‘He Just Wanted to Act’ — Inside Pete Postlethwaite’s Screen Swan Song, ‘Killing Bono’

Hollyblog: At the end of that first day I excused myself from the set and wept — ridiculous I know, but the change in him 
was so dramatic

Pete Postlethwaite and I first became friends when we worked together at the Royal Shakespeare Company. We enjoyed a creative and powerful bond: the young director and the older actor. We shared a house, we hung out and we lived well – almost too well at time. After leaving the company we remained friends, I started making films, and Pete began mixing his strong theater work with equally powerful roles in cinema.

It was no surprise to anyone who knew him that he would eventually conquer that medium in the same way he mastered the stage. His performances were remarkable not just for their insightful truth but because he was unique: unique to look at, unique in his delivery, and unique in his passion for the work.

The work was everything to him — he cared less about the trappings of stardom and more about how the moment was going to be portrayed. He supported the other actors and was a powerful force for good both on and off the set.

It was on my latest film "Killing Bono," which opened in theaters Friday, that Pete and I would finally be reunited. He had always wanted to be part of the project and came on board early, originally to play an underworld gangster. Then one day I was in the production office and I had a phone call.

It was from Pete. He told me there was a small problem: He had cancer. I was devastated. I was also told that this information was to be kept private — Pete didn’t like a fuss and he didn’t want any special treatment. It then transpired that, given his medical condition, he was no longer insurable. I couldn’t cast him in the role intended because there was real concern as to whether he would be able to physically finish the film.

It was a horrible moment, but more than anything the producers and myself wanted to honor our commitment to him. Pete’s own commitment was typically rock-solid. When he said he was doing something, it was done.

So we wrote a role he could realistically take on: a gloriously camp landlord and patron of the arts. Pete loved it. We started shooting and constantly checked on how he was doing. Would he turn up? Could he physically make it?
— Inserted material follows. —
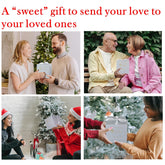 Long-Lasting Real Flowers, Unique Floral Gift For You To Send Love For All Occasions, For Indoor Decoration (Sweet Pink Rose Arrangement)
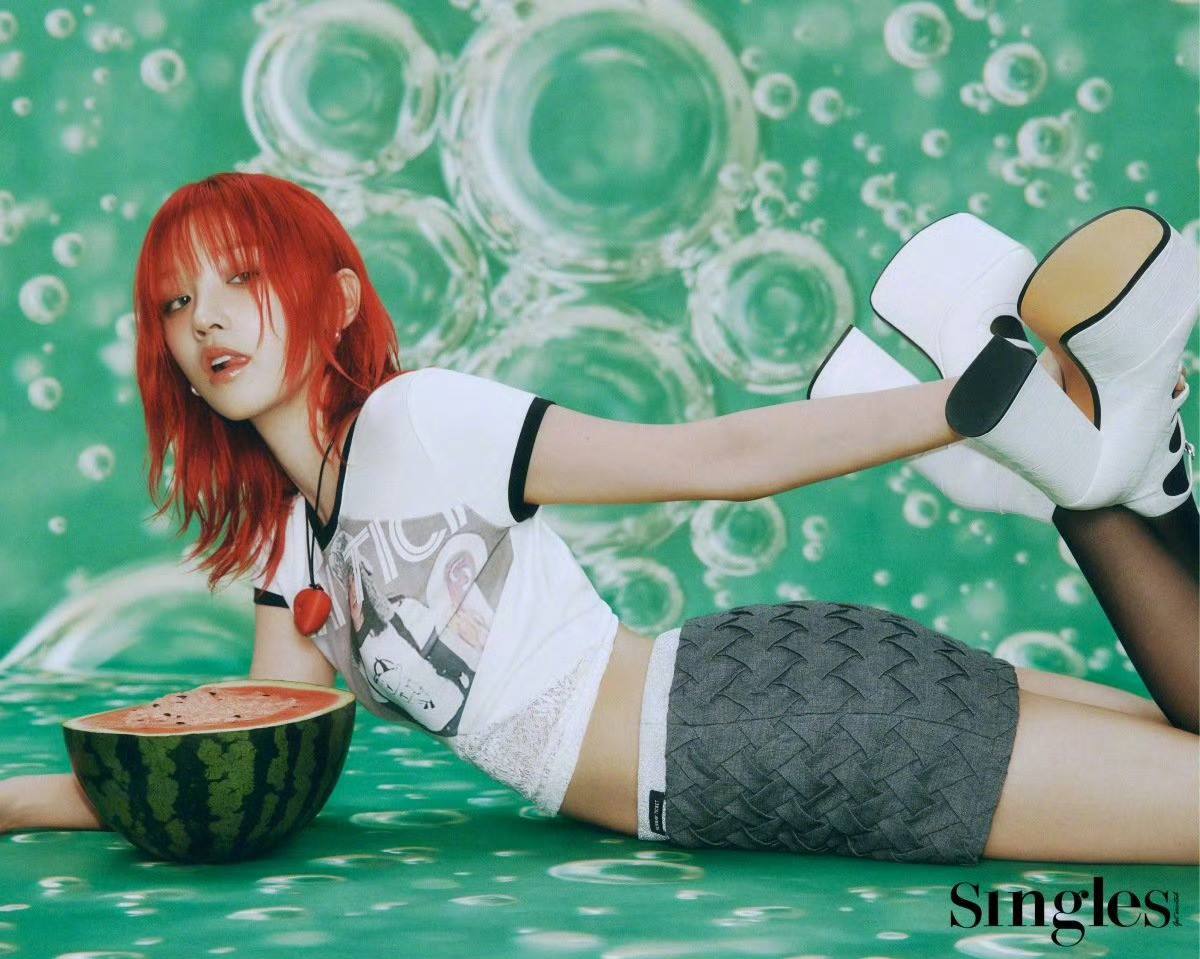 宋雨琦×SinglesKoreaDigitalJune2024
The date arrived: it was a freezing January night in Belfast and word had got around the crew that the legendary Pete Pos’ was somewhere on set. I found him in his trailer entertaining my kids, who had flown over for the day to see the filming. They adored him and it took me ages to shoo them out so Pete and I could sit and talk in private. I hadn’t seen him in over five years. He’d shrunk. The cancer had made him smaller: even more wiry.

So here we were many years after our RSC days, sitting on a dark, blustery film set working out how Pete was to get through the next few days. The temperature was well below zero and the chemotherapy made him suffer the cold terribly, but Pete needed no persuasion. He was there to work; he needed the discipline of filming, he needed motivation, but most of all he just wanted to act. Because of his condition he hadn’t been able to play a role for a while.

Other film projects he’d been attached to hadn’t been able to insure him either. So it was vital that Pete made this work.

The next day we moved his trailer next to the set so he could easily rest between set-ups. Directing him again after so long apart was something I hadn’t really thought about until it hit me. He could only work slowly. He was patently in pain. But Pete dug in and delivered. When I rehearsed a scene and insisted he sat for the whole action, he refused even though the other actors were happy to make it work.

This was classic Pete — the scene didn’t ask for him to sit so he was going to stand no matter how much pain he was in — he was stoic and brilliant in his wish to be ordinary. At the end of that first day I just cried; I excused myself from the set and wept. Ridiculous I know, but the change in him was so dramatic. My mind flashed back to the ferocious and daring actor from our RSC days. He was still that, still the same man, but diminished physically by illness.

We carried on the next day, moving heaters onto the set and giving him plenty of time to rest. He began to enjoy himself and I could see a certain carefree abandon as he relished the comic possibilities of the role, the Pete I knew from his prime coming to the fore. He loved being there, he needed to be involved and I’m happy that we could give him the opportunity.

We wrote Pete a speech for his final scene. As he was delivering it, a wonderful hushed moment occurred. This sometimes happens on film sets when what is being captured cuts through the craft to a core of truth. Pete spoke his lines about fame in a quiet, gentle tone and everyone there knew he was talking about himself in some way: “A word for the wise from an old man before you go. Remember only this: the measure of a man is what’s left when fame falls away.”

Pete was never about fame — he was too real for that — but we can be thankful for a body of film work that bears testament to the man and to a uniquely original actor. And I hope, as everyone involved in our film does, that Pete’s brilliantly inventive comic landlord proves a fitting cinematic swansong.